Tina Kronberg He sighs again.

– That’s why I don’t use social media much. But she explains that it’s very evident when they’re here and they’re after us.

The so-called alt-right, with everything from fascists to outright Nazis but also plenty of moderates, has repeatedly criticized measures that have brought traffic to a standstill across the capital. With the help of angry pitches on social media in an increasingly high-pitched tone, they hope to win the sympathy of frustrated motorists.

Moderates want to see mandatory detention

In April last year, the moderates, for example, announced they wanted to see tougher legislation against climate activists, including mandatory detention for those blocking roads.

– Of course I can understand that people who are stuck in a traffic jam can get angry.

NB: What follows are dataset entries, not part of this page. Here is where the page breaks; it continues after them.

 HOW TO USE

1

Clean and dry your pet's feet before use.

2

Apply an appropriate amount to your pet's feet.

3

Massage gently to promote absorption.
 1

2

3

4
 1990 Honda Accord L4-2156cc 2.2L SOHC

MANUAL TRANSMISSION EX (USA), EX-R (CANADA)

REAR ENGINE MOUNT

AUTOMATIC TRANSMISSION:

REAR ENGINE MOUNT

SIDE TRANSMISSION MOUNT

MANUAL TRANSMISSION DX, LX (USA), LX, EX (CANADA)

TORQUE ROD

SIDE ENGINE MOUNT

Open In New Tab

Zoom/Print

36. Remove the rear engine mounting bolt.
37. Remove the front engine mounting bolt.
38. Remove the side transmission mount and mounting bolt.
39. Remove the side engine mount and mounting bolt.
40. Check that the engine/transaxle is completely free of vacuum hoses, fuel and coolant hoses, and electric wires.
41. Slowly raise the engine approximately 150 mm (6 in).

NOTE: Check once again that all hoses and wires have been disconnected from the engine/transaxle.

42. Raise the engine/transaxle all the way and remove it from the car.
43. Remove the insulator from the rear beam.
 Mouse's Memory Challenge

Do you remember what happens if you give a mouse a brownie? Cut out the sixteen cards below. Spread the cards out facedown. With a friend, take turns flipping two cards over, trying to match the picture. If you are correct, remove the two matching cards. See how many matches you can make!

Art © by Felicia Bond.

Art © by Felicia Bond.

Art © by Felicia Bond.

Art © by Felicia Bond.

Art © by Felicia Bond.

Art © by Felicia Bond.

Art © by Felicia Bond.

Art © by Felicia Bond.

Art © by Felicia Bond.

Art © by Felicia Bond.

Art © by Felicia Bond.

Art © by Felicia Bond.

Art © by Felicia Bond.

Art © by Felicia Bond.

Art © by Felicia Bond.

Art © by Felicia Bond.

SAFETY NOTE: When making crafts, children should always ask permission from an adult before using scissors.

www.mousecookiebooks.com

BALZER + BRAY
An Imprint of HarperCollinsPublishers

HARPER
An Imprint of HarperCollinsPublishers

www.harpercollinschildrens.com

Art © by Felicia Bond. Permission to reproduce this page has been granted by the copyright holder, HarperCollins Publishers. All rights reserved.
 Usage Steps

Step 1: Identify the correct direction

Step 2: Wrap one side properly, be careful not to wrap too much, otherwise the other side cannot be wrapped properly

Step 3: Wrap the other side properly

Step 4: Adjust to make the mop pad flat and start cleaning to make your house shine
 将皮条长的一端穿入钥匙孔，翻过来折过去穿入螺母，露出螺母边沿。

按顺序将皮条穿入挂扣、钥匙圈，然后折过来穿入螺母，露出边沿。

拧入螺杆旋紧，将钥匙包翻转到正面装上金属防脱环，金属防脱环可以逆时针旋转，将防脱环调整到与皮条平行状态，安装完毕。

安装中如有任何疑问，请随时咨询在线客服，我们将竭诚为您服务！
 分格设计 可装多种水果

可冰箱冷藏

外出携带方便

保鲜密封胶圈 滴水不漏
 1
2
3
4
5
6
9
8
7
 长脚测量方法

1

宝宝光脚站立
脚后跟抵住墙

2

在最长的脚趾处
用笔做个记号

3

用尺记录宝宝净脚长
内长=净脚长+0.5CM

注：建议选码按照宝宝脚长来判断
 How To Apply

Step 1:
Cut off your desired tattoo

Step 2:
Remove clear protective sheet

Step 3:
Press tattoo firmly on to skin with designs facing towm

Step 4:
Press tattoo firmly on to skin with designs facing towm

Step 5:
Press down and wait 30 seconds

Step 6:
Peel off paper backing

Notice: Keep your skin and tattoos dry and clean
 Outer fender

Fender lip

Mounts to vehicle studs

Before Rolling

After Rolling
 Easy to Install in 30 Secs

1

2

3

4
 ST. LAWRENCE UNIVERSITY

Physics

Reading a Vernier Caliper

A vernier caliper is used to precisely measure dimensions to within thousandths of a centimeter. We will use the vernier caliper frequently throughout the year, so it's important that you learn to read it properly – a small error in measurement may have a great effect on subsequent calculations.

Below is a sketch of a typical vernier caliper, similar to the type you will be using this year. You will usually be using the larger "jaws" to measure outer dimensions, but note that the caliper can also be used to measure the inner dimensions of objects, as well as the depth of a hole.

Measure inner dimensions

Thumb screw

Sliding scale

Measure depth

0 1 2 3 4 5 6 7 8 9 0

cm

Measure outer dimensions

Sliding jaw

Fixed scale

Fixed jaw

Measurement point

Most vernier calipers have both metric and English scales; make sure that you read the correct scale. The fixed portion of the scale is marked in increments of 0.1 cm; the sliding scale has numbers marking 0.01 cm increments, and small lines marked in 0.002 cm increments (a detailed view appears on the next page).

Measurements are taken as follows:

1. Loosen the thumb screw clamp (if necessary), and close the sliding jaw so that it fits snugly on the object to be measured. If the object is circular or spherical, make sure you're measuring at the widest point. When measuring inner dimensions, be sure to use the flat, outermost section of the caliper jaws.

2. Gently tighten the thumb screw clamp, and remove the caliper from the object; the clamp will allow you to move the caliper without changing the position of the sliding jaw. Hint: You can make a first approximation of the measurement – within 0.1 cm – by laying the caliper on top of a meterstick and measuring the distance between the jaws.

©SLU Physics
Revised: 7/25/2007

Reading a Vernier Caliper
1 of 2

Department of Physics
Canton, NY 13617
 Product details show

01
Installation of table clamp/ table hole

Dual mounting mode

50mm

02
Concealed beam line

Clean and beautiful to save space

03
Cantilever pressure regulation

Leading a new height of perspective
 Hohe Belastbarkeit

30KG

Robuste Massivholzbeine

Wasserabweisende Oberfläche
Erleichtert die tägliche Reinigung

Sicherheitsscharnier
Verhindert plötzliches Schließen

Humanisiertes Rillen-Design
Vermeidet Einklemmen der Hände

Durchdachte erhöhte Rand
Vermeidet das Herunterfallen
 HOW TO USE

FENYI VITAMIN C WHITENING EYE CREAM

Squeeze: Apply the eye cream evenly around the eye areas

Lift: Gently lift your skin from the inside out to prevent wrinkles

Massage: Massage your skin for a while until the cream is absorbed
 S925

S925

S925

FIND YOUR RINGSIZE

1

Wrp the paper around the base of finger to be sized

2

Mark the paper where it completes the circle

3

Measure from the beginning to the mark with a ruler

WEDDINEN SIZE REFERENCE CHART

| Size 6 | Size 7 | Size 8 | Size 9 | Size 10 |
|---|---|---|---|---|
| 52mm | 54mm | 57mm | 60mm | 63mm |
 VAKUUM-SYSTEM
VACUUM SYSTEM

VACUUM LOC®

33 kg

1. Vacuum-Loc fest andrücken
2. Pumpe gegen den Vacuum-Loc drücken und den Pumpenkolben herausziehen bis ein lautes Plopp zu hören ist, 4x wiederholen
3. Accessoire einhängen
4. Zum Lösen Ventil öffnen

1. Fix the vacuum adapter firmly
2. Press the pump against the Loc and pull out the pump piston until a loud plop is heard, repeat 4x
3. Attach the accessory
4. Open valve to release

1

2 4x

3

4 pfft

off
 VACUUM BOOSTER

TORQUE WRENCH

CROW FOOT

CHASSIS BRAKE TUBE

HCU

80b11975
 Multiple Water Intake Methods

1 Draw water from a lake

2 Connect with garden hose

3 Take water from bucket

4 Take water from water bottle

But we also live in a time when climate catastrophe is here and now. Millions of people are being forced to flee their homes due to climate change, says Tina Kronberg, and then you have to do what it takes to change.

Don’t you ever feel fear when you step on a busy highway?

– At first I didn’t want to join, I was really scared and even wrote a letter of resignation because I thought I would be beaten. Now I feel calmer when I sit in the middle of the road proud of what we are achieving despite the growing oppression against us.